Please know: My observations here are for educational purposes only and I do not practice in this jurisdiction. Always consult with a local attorney that can provide not just insight, but all of the applicable local rules and laws defining your situation.
Typically not until your memory fails regarding the topic upon which you are testifying. Written notes can generally be used to "refresh your recollection or memory." A witness cannot testify from notes unless they have exhausted their memory and are unable to recall the specific information contained in their notes. Yes the notes are discoverable by the prosecutor's office (if its a criminal case).
When you are cross-examined you may not use notes until you need your "recollection refreshed" (hich is an evidentiary part of the hearsay rule in the law). That technical aspect of the evidence is just one of many you must know before testifying.

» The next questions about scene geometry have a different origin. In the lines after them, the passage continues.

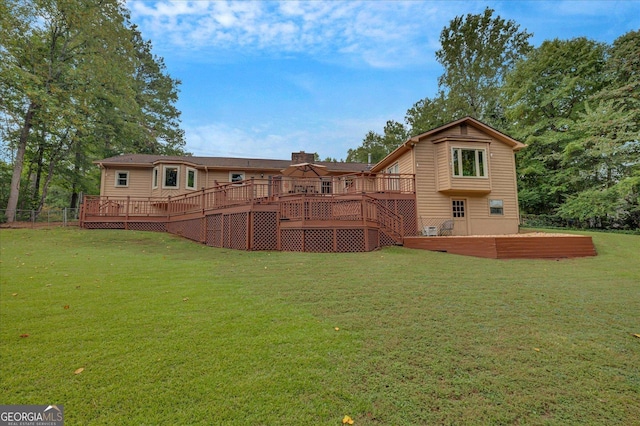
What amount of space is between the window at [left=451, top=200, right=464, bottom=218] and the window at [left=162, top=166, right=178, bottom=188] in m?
16.0

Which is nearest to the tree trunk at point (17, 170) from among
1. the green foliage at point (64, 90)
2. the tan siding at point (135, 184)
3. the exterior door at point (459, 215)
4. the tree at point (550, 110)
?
the green foliage at point (64, 90)

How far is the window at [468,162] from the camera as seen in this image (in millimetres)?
13773

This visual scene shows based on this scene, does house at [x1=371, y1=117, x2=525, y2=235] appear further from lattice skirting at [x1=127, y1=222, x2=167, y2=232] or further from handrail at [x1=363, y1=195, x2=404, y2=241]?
lattice skirting at [x1=127, y1=222, x2=167, y2=232]

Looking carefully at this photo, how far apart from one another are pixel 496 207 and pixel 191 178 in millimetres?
17659

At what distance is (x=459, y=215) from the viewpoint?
14.3 meters

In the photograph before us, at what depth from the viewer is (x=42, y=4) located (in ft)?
57.0

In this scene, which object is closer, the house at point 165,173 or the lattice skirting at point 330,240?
the lattice skirting at point 330,240

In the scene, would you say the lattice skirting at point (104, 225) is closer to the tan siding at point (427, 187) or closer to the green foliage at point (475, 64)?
the tan siding at point (427, 187)

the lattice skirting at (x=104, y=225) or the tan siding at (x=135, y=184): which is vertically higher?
the tan siding at (x=135, y=184)

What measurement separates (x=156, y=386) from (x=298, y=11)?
13577 millimetres

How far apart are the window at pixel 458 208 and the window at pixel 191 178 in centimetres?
1538

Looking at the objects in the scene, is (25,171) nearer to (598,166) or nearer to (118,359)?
(118,359)

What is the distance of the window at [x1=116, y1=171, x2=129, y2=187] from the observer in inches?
726

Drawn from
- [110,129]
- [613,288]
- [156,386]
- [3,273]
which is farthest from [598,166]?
[110,129]
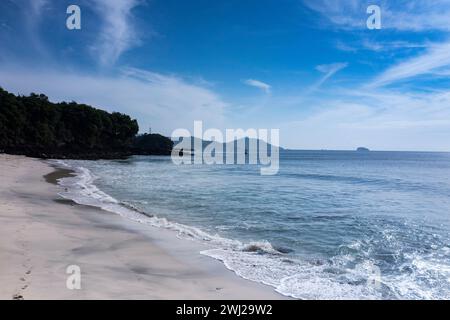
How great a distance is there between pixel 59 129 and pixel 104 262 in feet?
312

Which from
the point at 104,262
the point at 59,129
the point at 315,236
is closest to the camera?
the point at 104,262

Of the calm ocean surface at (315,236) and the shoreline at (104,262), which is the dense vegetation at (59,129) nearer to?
the calm ocean surface at (315,236)

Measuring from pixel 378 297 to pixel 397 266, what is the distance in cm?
333

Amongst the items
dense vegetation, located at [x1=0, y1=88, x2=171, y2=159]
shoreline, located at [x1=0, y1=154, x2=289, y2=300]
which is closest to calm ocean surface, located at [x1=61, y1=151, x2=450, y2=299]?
shoreline, located at [x1=0, y1=154, x2=289, y2=300]

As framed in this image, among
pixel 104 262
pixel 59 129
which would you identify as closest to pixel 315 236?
pixel 104 262

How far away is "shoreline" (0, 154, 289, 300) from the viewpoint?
7.04 meters

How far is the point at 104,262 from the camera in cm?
920

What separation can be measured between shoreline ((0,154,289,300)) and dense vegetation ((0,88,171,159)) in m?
63.8

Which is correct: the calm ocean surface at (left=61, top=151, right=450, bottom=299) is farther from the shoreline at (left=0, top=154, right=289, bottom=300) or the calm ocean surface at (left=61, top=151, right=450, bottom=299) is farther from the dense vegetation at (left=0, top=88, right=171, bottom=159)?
the dense vegetation at (left=0, top=88, right=171, bottom=159)

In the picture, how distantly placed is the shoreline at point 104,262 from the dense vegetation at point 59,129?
63809 millimetres

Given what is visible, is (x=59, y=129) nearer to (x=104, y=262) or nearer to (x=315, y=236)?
(x=315, y=236)

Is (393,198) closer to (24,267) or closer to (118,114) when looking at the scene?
(24,267)

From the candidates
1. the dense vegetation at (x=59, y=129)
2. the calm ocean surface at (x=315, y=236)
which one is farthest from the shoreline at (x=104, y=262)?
the dense vegetation at (x=59, y=129)

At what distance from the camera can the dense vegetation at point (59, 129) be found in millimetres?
74062
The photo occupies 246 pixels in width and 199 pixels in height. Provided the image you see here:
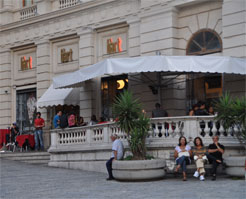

Also, it is not advisable to merely say over and over "I do not remember" because a jury sees right through that antic.
You have heard it before, but it is real important. You should hire a lawyer to represent you in this court matter. What appears to be a cost savings scheme now most surely will not be a cost savings to you in the long run once the case goes south.
Also, testifying from a "memorized" script bears poorly on any witness' credibility. There are many examples of this the we learn in law school as trial lawyers.